▶ Passage provided:
★ ★ ★ ★
On work. At one company three of us would have pow-wows in a cubicle about how we needed to GET OUT.  Afterall, the workplace is where we typically spend a majority of our time. Why make it such a negative experience?  I was thankful that I could compare notes with others that life didn’t need to be this way. So two of us left. The third who stayed continued to be miserable.  Others I knew wanted to leave but were too scared. A steady paycheck kept them there. Leaving was scary for me too, but overall I was thankful for an improved environment, and no longer needing to witness the ego-centric director cutting employees down and not giving them room to grow.  Starting my own company has not been without its ups and downs, and screaming clients and co-contractors, but I’m thankful that I have learned to let this not bother me, to still be able do my work to the best of my ability, and seek to work with more positive people and organizations.  I am thankful for my clients, and the opportunity to work with new technologies, and freedom. They say 5 years is the test – and well, been-there-done-that-feel-confident.
★ ★ ★ ★
▶ To be done:
[1] Answer each question from the passage on work.
(a) How many people held the cubicle discussions about getting out?
(b) What kept in place the others who wanted to leave but were too scared?
(c) How many years are said to be the test?
[2] State whether each statement agrees with the passage on work, and support each answer with the deciding words of the passage.
(a) All three people who discussed leaving went on to leave the company.
(b) The writer found leaving easy.
(c) The writer is thankful for the opportunity to work with new technologies.
Answer from the passage on work alone.
★ ★ ★ ★
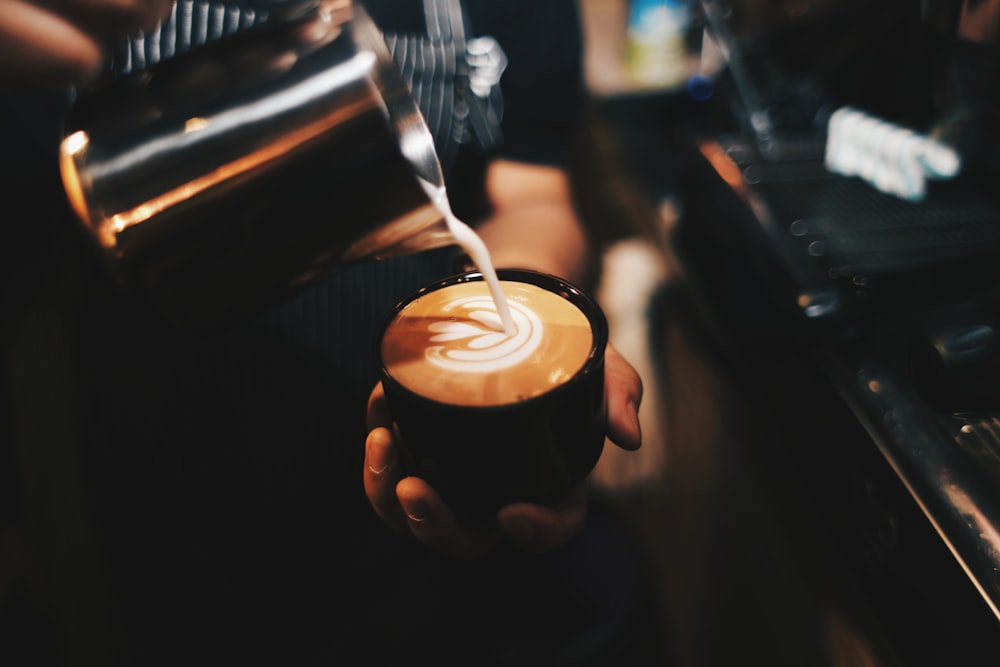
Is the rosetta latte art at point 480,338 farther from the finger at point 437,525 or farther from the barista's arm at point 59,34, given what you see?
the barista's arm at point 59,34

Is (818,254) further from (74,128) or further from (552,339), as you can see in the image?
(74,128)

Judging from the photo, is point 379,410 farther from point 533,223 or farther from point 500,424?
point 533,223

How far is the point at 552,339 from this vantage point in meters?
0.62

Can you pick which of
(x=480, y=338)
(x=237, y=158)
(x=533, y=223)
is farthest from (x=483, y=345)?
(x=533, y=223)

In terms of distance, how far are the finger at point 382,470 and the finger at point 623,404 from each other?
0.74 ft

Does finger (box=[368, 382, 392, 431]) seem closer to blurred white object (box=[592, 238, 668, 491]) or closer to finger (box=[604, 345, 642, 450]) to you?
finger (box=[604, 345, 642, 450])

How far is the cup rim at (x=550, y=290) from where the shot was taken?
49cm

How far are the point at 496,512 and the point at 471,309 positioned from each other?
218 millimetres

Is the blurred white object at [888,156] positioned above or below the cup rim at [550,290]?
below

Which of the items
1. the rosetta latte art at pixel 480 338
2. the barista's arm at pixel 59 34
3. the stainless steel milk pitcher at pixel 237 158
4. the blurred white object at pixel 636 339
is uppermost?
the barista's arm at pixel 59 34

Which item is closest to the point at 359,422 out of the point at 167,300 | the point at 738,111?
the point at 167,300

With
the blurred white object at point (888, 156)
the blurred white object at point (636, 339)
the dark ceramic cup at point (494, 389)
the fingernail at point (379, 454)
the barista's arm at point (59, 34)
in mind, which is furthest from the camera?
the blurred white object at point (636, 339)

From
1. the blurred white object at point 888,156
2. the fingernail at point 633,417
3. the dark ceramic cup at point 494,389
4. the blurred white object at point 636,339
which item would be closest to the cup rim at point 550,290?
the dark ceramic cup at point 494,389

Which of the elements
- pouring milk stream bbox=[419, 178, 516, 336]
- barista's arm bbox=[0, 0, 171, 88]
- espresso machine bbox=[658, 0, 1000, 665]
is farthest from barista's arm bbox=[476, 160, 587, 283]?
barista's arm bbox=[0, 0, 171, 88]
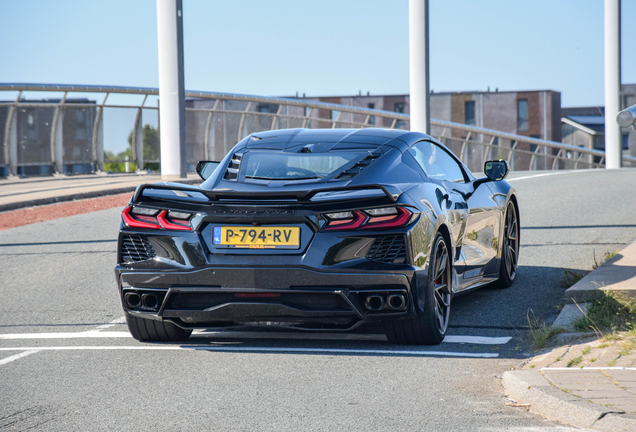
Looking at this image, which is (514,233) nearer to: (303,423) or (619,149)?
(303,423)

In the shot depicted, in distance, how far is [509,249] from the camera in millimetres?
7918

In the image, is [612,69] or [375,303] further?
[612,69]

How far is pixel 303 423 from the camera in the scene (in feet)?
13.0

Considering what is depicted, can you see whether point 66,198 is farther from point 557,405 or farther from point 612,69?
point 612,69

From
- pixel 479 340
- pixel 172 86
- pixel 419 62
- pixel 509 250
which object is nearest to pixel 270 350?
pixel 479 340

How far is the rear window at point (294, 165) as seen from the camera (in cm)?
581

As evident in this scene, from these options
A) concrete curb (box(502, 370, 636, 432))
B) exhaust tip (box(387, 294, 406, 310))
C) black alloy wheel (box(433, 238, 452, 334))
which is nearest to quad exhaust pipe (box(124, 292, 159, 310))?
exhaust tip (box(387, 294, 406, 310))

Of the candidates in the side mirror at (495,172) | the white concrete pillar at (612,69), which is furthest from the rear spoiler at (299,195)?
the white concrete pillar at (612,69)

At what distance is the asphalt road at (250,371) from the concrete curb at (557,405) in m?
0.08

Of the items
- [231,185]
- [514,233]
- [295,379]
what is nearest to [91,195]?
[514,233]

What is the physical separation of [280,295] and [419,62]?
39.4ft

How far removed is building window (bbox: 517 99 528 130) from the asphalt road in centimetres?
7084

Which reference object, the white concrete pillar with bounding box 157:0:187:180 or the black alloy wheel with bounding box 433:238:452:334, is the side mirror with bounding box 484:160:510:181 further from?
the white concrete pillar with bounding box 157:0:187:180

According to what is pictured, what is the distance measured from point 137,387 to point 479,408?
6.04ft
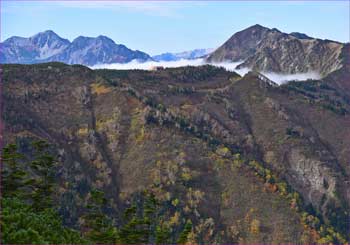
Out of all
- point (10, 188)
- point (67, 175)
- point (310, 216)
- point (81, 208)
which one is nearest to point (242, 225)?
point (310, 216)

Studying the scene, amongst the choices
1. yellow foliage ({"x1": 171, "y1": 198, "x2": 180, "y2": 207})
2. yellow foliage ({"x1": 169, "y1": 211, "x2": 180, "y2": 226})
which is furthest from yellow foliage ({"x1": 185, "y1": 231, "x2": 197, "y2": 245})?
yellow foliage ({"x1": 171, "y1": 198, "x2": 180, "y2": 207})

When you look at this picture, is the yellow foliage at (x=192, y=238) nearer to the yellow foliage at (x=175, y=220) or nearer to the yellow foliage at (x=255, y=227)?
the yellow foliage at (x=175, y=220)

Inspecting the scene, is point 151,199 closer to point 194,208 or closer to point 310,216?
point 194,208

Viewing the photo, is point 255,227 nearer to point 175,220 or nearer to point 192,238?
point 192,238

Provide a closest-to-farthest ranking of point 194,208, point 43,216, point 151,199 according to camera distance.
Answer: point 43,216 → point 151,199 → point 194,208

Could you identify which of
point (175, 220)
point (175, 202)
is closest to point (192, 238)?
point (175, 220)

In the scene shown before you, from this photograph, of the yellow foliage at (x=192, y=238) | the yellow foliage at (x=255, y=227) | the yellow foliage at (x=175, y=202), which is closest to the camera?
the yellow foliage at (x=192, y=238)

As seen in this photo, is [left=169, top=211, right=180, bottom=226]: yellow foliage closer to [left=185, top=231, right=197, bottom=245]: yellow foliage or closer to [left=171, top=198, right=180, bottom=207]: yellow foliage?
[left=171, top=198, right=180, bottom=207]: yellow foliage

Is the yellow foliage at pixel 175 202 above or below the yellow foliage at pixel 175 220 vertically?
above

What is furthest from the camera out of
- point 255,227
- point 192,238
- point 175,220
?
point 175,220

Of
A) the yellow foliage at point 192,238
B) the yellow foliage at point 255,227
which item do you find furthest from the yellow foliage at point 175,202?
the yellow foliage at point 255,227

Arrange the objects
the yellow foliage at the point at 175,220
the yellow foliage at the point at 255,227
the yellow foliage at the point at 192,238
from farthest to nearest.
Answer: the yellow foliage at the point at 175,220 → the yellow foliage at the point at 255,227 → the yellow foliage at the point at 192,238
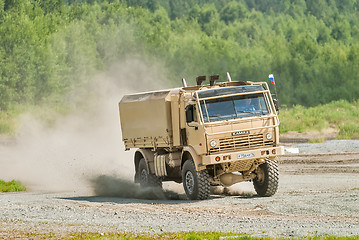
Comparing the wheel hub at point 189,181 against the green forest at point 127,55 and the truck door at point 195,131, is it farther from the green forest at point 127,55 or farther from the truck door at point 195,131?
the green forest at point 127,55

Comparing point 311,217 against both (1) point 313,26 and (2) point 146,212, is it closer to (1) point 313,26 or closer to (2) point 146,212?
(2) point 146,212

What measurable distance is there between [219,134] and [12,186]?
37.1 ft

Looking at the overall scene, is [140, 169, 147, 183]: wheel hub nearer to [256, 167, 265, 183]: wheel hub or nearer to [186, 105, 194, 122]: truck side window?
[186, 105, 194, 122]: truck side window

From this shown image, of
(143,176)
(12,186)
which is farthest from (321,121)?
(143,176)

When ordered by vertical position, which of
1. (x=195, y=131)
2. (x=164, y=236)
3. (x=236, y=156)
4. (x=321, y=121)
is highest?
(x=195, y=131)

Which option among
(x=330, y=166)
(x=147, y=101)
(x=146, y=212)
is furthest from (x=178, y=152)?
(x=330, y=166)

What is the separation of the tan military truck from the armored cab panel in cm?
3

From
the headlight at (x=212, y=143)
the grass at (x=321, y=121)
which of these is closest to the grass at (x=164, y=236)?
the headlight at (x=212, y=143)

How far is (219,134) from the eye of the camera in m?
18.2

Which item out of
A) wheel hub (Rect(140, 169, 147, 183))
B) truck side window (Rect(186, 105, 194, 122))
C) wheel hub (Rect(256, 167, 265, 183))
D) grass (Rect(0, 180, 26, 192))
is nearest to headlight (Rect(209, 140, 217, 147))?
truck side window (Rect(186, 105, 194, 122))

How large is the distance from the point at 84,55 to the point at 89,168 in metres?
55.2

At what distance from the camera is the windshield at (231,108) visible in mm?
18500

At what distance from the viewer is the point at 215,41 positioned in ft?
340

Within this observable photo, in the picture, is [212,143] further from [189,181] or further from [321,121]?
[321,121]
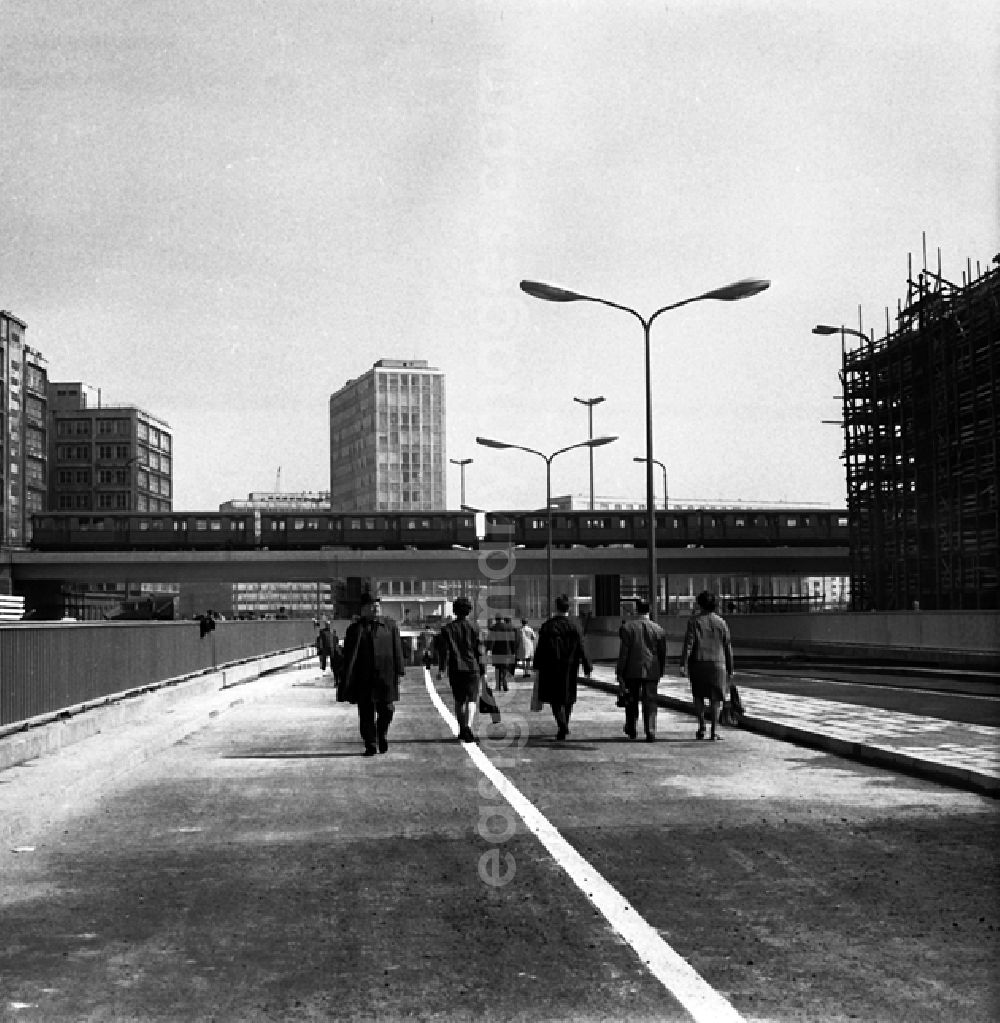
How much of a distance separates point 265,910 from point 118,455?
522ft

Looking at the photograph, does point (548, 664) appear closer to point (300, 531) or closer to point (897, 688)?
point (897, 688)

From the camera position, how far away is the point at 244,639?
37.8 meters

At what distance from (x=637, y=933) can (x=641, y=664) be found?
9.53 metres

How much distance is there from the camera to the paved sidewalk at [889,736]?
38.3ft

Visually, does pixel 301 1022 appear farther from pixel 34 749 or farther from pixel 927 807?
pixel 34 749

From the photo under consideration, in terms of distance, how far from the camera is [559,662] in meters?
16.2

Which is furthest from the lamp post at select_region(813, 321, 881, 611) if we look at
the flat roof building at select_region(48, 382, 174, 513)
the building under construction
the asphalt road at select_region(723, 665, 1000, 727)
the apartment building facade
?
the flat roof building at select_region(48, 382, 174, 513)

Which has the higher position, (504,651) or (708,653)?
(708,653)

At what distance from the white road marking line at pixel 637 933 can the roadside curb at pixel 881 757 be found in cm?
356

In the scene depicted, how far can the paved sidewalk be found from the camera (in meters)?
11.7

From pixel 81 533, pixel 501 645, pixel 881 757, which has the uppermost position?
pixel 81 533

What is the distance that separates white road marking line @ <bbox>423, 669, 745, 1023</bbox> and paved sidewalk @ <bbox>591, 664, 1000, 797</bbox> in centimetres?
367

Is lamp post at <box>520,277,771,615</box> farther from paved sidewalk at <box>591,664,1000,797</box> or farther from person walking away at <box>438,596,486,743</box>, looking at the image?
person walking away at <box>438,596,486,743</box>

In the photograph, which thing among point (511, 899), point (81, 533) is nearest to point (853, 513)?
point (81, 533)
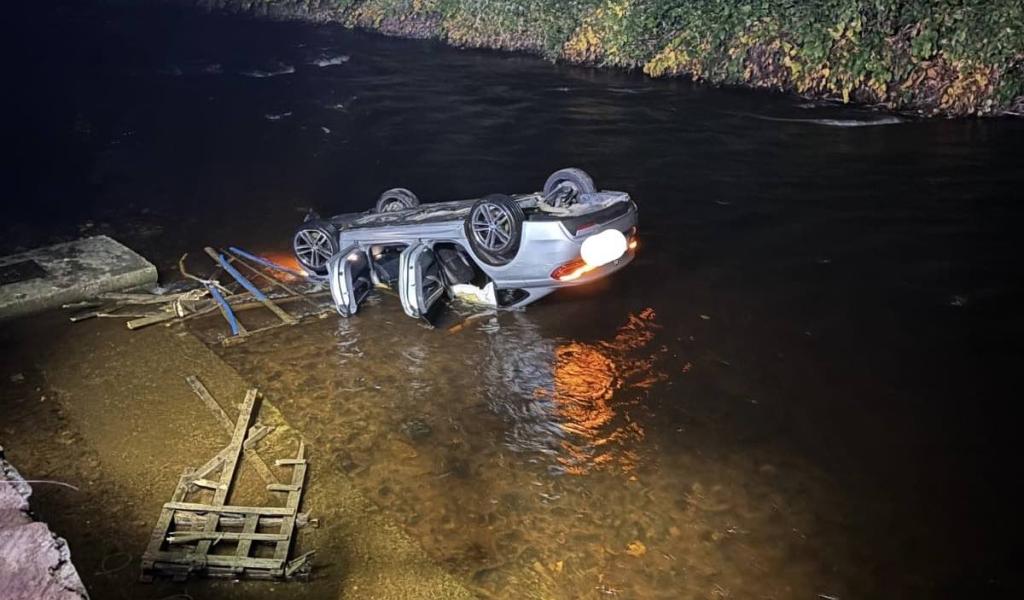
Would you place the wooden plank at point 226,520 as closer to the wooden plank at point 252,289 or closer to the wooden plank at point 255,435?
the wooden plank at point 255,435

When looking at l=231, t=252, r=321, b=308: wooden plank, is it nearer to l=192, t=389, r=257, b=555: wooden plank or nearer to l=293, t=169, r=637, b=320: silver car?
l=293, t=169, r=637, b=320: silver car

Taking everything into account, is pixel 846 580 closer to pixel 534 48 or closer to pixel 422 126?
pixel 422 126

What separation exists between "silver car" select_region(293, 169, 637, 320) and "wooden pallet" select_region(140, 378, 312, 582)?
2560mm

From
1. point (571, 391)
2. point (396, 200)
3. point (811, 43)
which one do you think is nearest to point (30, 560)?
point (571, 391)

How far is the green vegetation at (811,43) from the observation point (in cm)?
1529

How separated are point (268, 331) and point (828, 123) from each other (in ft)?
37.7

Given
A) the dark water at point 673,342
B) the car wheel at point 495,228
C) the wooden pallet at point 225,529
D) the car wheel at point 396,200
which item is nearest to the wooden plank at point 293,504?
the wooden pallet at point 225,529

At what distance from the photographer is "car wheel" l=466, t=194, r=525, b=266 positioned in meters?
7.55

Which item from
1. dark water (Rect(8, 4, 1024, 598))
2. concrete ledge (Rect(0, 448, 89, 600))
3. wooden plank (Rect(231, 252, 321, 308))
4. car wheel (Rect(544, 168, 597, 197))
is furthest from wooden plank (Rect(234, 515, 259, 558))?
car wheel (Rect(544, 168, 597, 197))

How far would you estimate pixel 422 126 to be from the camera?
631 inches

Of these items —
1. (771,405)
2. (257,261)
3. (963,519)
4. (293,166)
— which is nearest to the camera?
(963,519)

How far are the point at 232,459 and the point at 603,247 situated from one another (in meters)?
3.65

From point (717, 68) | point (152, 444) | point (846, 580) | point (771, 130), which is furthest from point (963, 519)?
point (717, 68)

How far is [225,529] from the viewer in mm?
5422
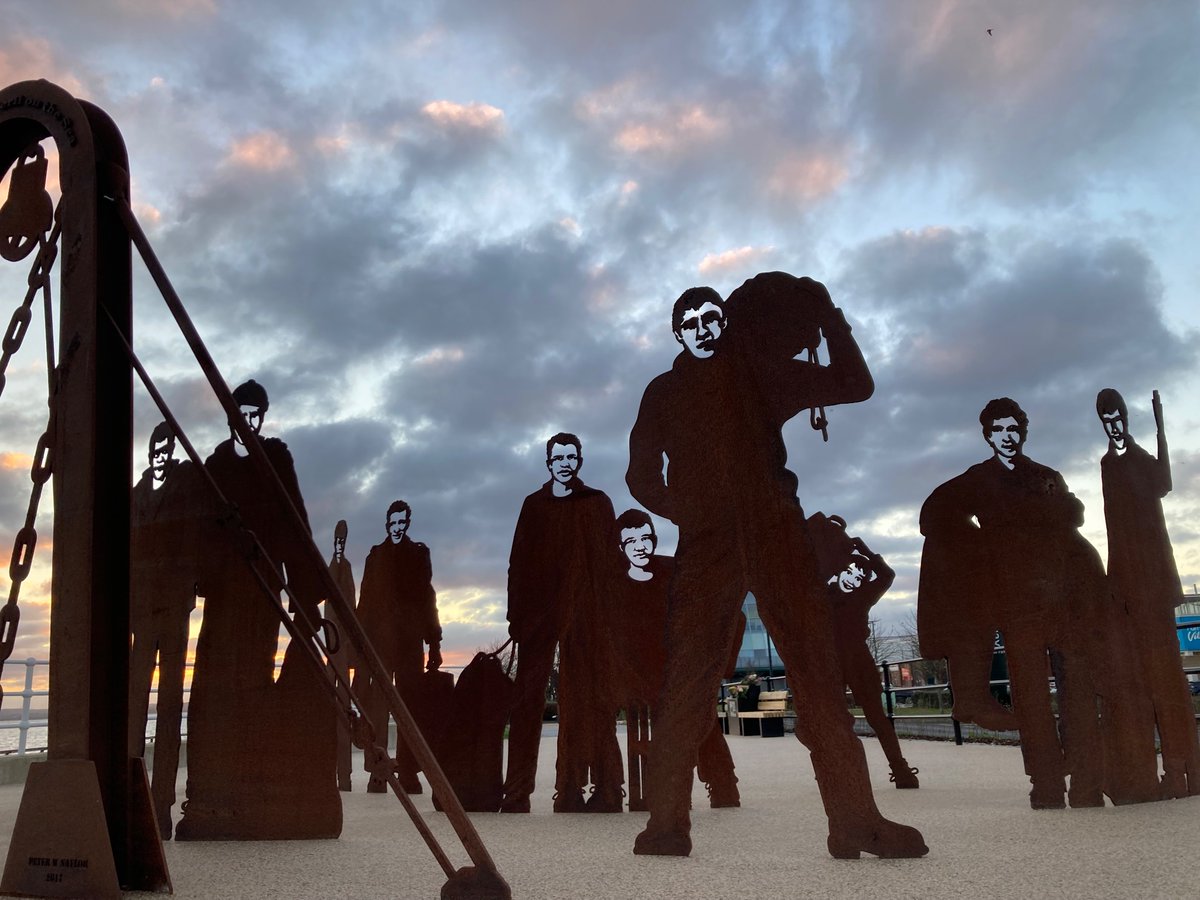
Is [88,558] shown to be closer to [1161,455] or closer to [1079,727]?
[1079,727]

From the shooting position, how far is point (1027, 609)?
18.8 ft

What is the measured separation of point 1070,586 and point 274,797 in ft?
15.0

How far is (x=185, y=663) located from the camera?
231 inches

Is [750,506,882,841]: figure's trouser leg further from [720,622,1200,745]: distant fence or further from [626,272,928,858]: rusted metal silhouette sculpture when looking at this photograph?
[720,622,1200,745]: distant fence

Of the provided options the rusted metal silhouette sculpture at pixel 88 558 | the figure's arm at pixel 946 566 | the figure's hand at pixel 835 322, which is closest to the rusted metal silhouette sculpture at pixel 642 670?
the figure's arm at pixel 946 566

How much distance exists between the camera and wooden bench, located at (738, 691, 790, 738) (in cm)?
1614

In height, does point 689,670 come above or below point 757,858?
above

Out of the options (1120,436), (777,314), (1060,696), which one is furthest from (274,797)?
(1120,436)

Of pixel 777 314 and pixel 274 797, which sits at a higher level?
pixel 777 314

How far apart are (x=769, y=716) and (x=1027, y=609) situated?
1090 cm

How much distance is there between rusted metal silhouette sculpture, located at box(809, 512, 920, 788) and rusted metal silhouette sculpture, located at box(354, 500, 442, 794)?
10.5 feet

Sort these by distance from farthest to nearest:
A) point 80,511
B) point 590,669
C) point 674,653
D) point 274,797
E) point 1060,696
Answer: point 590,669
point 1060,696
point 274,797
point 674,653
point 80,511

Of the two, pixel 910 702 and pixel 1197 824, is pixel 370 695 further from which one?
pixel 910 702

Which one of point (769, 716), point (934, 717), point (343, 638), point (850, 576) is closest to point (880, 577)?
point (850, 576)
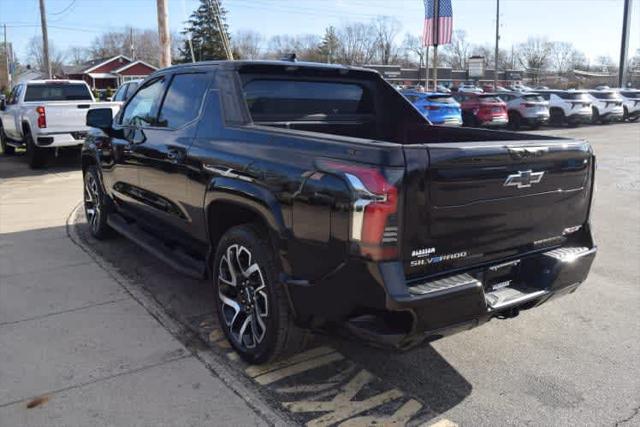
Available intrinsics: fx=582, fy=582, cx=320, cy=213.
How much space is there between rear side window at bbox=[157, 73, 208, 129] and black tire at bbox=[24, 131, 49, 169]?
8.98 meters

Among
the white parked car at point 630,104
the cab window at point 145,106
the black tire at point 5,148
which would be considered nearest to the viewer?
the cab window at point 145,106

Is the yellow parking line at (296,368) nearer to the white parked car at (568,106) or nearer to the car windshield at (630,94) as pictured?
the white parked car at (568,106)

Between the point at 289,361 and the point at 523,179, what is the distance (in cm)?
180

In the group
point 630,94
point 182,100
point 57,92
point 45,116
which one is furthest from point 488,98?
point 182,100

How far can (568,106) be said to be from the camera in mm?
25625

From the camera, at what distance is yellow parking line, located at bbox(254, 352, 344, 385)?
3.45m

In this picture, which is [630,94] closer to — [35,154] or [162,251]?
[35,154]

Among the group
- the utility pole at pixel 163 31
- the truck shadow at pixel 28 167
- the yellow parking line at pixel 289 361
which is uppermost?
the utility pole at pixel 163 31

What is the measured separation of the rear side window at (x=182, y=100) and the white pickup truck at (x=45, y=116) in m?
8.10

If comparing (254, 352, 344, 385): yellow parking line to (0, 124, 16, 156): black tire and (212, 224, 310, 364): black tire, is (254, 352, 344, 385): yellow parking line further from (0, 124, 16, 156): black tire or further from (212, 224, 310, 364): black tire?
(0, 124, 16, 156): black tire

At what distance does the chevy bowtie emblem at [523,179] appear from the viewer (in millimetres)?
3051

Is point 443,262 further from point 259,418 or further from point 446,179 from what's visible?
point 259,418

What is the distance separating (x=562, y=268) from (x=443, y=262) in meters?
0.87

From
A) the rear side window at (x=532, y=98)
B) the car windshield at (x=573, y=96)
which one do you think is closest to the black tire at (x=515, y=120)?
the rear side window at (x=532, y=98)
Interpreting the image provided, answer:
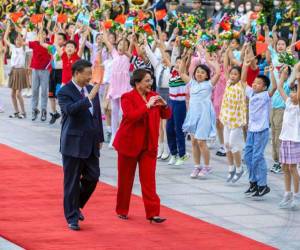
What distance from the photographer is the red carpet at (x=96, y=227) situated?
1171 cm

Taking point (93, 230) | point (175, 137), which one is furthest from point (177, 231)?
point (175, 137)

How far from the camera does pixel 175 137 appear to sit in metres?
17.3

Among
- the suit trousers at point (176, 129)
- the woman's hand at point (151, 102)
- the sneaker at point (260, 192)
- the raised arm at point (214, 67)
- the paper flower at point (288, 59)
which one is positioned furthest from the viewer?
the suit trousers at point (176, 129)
★ ★ ★ ★
▶ Solutions for each task:
[1]
(a) Three.
(b) A steady paycheck.
(c) 5 years.

[2]
(a) No: "So two of us left."
(b) No: "Leaving was scary for me too"
(c) Yes: "I am thankful for my clients, and the opportunity to work with new technologies, and freedom."